-- Extract follows --

Bob Paauwe, Russ Craft, Kevin Wheeler

Intel Corporation

 

 

Abstract

This paper details some of the experiences and issues Intel Corporation encountered when developing and deploying a Microsoft Windows NT 4.0* based environment for use in by our chip designers. We are deploying Intel* based Windows NT workstations to engineers designing Intel's next generation products.

We offer our experiences in hope that other groups using NT in a design engineering environment can benefit. Along the way we explain how we solved the problems associated with a tightly controlled design engineering workstation and environment presented us.

1. Introduction

In 1995-1996, Intel Corporation began to deploy Windows NT to design engineering groups at our sites in Folsom, CA, Hillsboro, OR and Haifa, Israel.

All of our design engineering sites have local administrative groups that support the local Design Engineering departments. The groups typically assist with normal day to day operations and maintenance of the environment while working with the Design groups to plan and develop engineering environments to meet their future needs.

The number of design engineers varies from site to site. Design engineering customers total about 5000-6000 individuals world wide, all of which run UNIX and/or NT. The need for a well-planned and functionally complete heterogeneous environment is imperative to the success of each project. The total number NT design engineering workstation number in the 1000-2000 systems worldwide.

2. Workstation Models

Our deployment of NT followed a progression from an PC running as an "Xterm" all the way up to a full-fledged engineering workstation that has full access to both NT and UNIX environments, either natively or through emulation.

2.1 Xterm Model

Our initial effort was to deploy Intel based NT workstations to the engineer's desk. The engineer could access our UNIX environment through an X Windows emulation product. The NT workstations effectively became a powerful X-Term.

-- Extract concluded --

▶ [Work request 1]: According to the Windows NT deployment paper, at which three sites did Intel begin deploying Windows NT to design engineering groups in 1995-1996?
▶ [Work request 2]: Pick up the Windows NT deployment paper after its last sentence and carry it on.
None of this work requires the material.

-- Information provided follows --

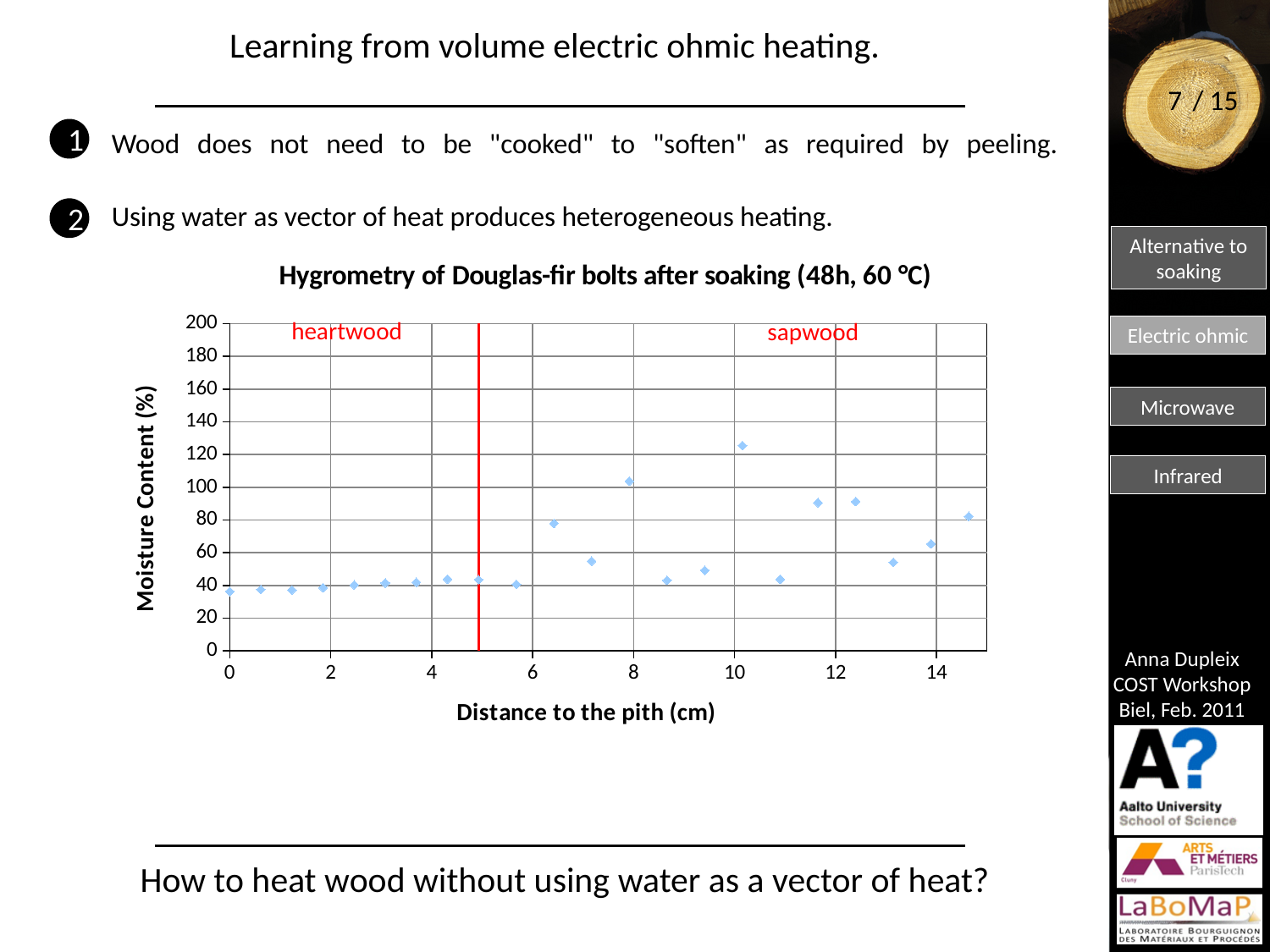
What is the maximum value shown on the y axis of the chart? 200 What kind of chart is shown on the slide? scatter plot Is the highest moisture content value on the chart greater or less than 100? greater Is the moisture content of the point at about 8 cm from the pith greater or less than 80? greater Which region has the lower moisture content values overall, heartwood or sapwood? heartwood Is the moisture content at a distance of 0 cm from the pith greater or less than 40? less In which region, heartwood or sapwood, does the highest moisture content value occur? sapwood How many data points are plotted on the chart? 22 Do the moisture content values generally rise or fall as the distance to the pith increases? rise What is the label of the y axis of the chart? Moisture Content (%) What is the title of the chart? Hygrometry of Douglas-fir bolts after soaking (48h, 60 °C)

-- Information provided concluded --

▶ [Task output 1]: Folsom, CA; Hillsboro, OR; and Haifa, Israel.

▶ [Task output 2]:
By deploying Windows NT, our engineers had the convenience of having all of the productivity tools available on Windows NT (Word*, Excel*, Outlook*, etc) as well as complete access to the UNIX tools needed to design our products. This allowed us to reduce costs by providing a single desktop to meet all of our engineer's needs. It also offers us the ability to move on to an environment where some or most of the design engineer's tasks are done locally to the workstation.

2.2 Standard Infrastructure Release

When our design sites started with NT, they individually developed their own build. This presented problems when projects had to share data and scripts between sites using different builds. A significant amount of work would be necessary to port scripts to another NT environment.

To rectify this problem, we pulled together the best features of the existing NT 4.0 environments and built a standard build, called the Standard Infrastructure Release, for deployment at all of our engineering sites. This standardization not only helps with portability, but also allows us to share the expense of maintaining the environment across multiple sites. This becomes particularly important when we consider our application integration process.

2.3 Work Model

In our design engineering UNIX environments, the design engineers never have administrative (root) rights on their workstation. In addition, applications and data are not permanently stored on the workstation. The UNIX workstations are considered application-less and data-less. This offers the ability to replace systems quickly and have the user back up and running in short time. Should a system fail, there is no reason to worry about re-installing applications, re-enabling daemons, etc. because all workstations have exactly the same build and features enabled. Very rarely is one machine significantly different than another.

In our UNIX based design environments we have developed, and continue to develop, an environment that allows any engineer to run any tool on any workstation anywhere within the company. This "any-any-any" concept is a guiding principle that is also applied to our NT workstations. Paths to applications and tools are consistent across all sites. In addition, the exact same version of each tool or application is usually available at every site.

When developing our NT environments, we worked to apply these same principles. Our NT workstations are application-less and data-less. Also, the exact same version of each tool is available at every site and it is found in same location.

Like with our UNIX workstations, we are able to swap out replacement of defective systems without worry of data loss. The engineers are able to be back to work quickly without having to wait many hours to install all of his or her required applications.

The application-less workstation thus requires that most applications run from a file server. While this is common place in UNIX, it is less commonly found within NT environments. This has forced us to create tools and processes to re-engineer application installations to allow them to run from the network. However, we've also found that some applications just refuse to run from a network location. They usually want to write temp files to the directory they are installed in, instead of using %TEMP%. In that case, we are forced to install the application locally and open the ACLs to allow the application to run.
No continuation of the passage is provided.